Seats had opened on a flight with an Infantry battalion, the flight we were scheduled for (which was the very last one) was overbooked...who cares why, we're getting the hell out of there!! I literally threw everything I had into my bags and barely made it on time, and the next three days were a blur...briefings, customs inspections, at one point we sat in a room for over twelve hours and that's where the next little story begins. But that will have to wait because this damn website ate the long post I just spent half an hour typing. Short version--I'm home.

Wednesday, June 15, 2005


That last post? Yeah, I was in the public Army internet cafe', and made the mistake of hitting the "View Blog" button after I'd posted. Normally, I go into the Internet Options and clear the history and cookie files, so my beloved blog doesn't become pure gossip fodder...it would be pretty obvious who I am. But these jive turkeys at MWR, they have blocked access to the Tools. So I couldn't clear the history.

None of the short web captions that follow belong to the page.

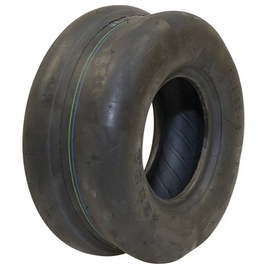 Kenda Smooth 13x6.50-6 Tubeless Tyre for Ride On Mowers 07100914, 5121861, 160-671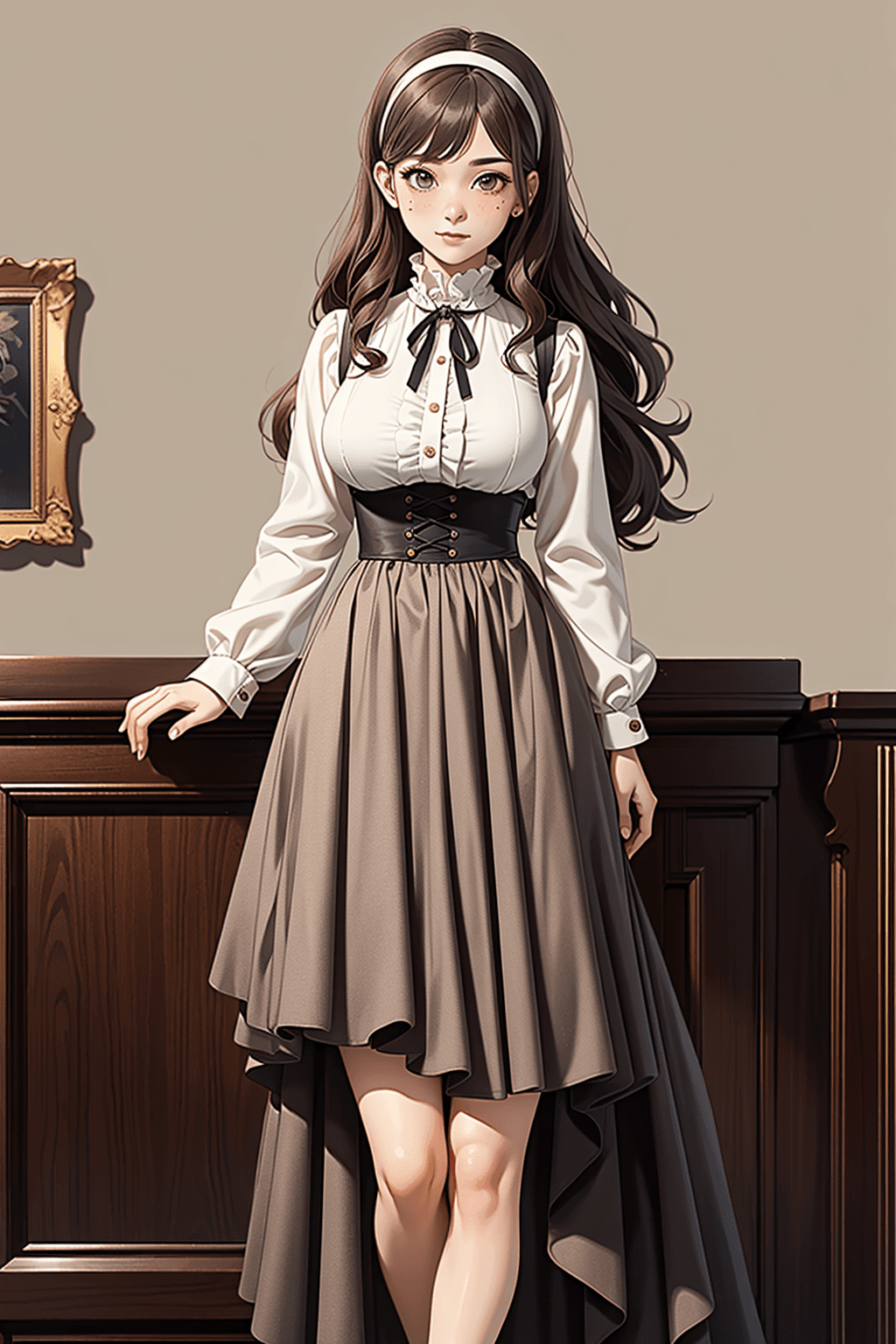 Thumbnail of Alice Borgia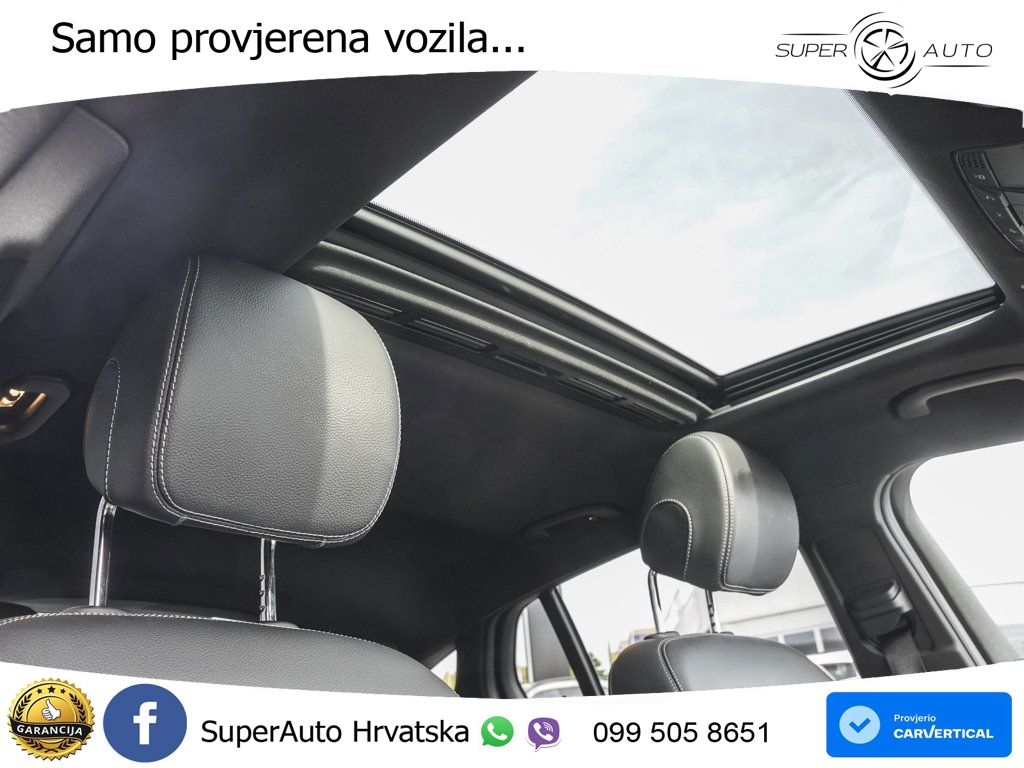 Mercedes GLC Coupe AMG 63 V8 (476 KS) 4MATIC+ MCT ZRAČNI+ACC+4xGR SJED+KAM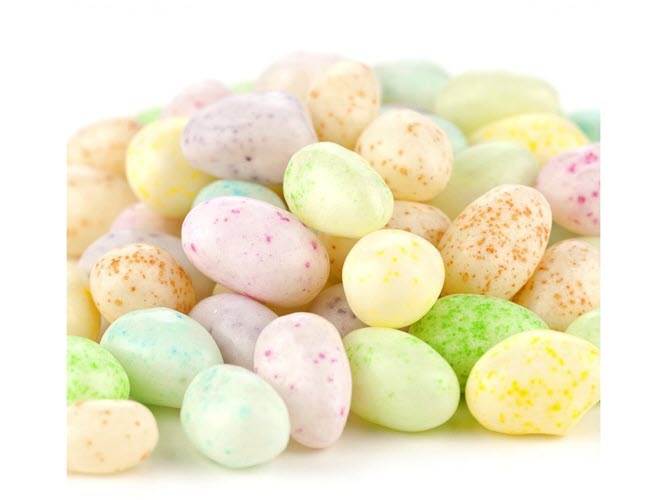 Jelly Beans, Speckled Birds Eggs, 2 Pounds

There it was, right at the top of the Address pulldown menu, and nineteen websites after it. CRAP! I had six minutes left on my time. So I opened four windows and furiously typed in every single website I could think of...we're talking every store, every magazine or newspaper. I was digging deep.

And *whew*, I succeeded. I managed to enter enough websites to drop mine off the pulldown. So I'm back at the MWR internet cafe, and will NOT read the Blog.

My Reserve/National Guard soldiers will get to demobilize with us, while we're going through reintegration training and taking half-days. I'm already planning a big send-off barbeque at the crib for them. Wish I could get the damn floors done before then, but that's pretty ambitious. They're terrible, though, covered in paint splatter and whatever godawful treatment someone applied. I think I'll try to scrape off the paint spatters, so it will lose that "you need to sweep" look.

We leave in five LONG days. I just finished "Naked" by David Sedaris--it is one great read. This guy is like T. Coraghessan Boyle without the hostility--funny, smart, outrageous. Run right out and buy it.

Thursday, June 09, 2005


When I'm angry or upset about an event that likely looks trivial to an outsider, I don't sleep well. Given that I'm angry AND upset about my OER, I'm a walking zombie. And it has led me to spend some time trolling the internet for jobs once again--I just don't want to ever repeat this year again, and I'll switch careers to avoid it.

I found one prospect for which I am perfectly qualified and I would take without hesitation--Intelligence Officer in the Air Force Active Reserves. It's the same job I have now, only I would work as a civilian most of the time, and put on the uniform for drill/mobilization. I'd keep my commission, still promote to Captain, and concentrate on the intelligence rather than all this peripheral mess. I would certainly get deployed, but the Air Force only deploys for four months at a time. Talk about ideal. I'm plumping up my resume and will call the contact number the first week we're back Stateside.

One other development that makes me grin from ear to ear, several times a day--I have lost a total of 12 pounds. I haven't been this thin since Basic Training. And I already have a strategy for keeping it off when we get home--all the great projects I have planned for my house. It'll keep me from sitting in front of the TV--I have wood floors to install, ceiling fans and a chandelier to pick out and have installed, plants, a trellis by the back deck to block out the white-trash neighbor's yard...projects to last months. The honeymoon phase of being home will last for quite some time, I'm sure.

And I've made arrangements to go sailing on the Fourth of July, sit out in the Bay and watch the fireworks with champagne in hand. Lord knows I've earned it. And this Independence Day has special meaning--I have never felt so blessed to be an American. I plan to kiss the ground when I'm able to drop my baggage (both literal and figurative).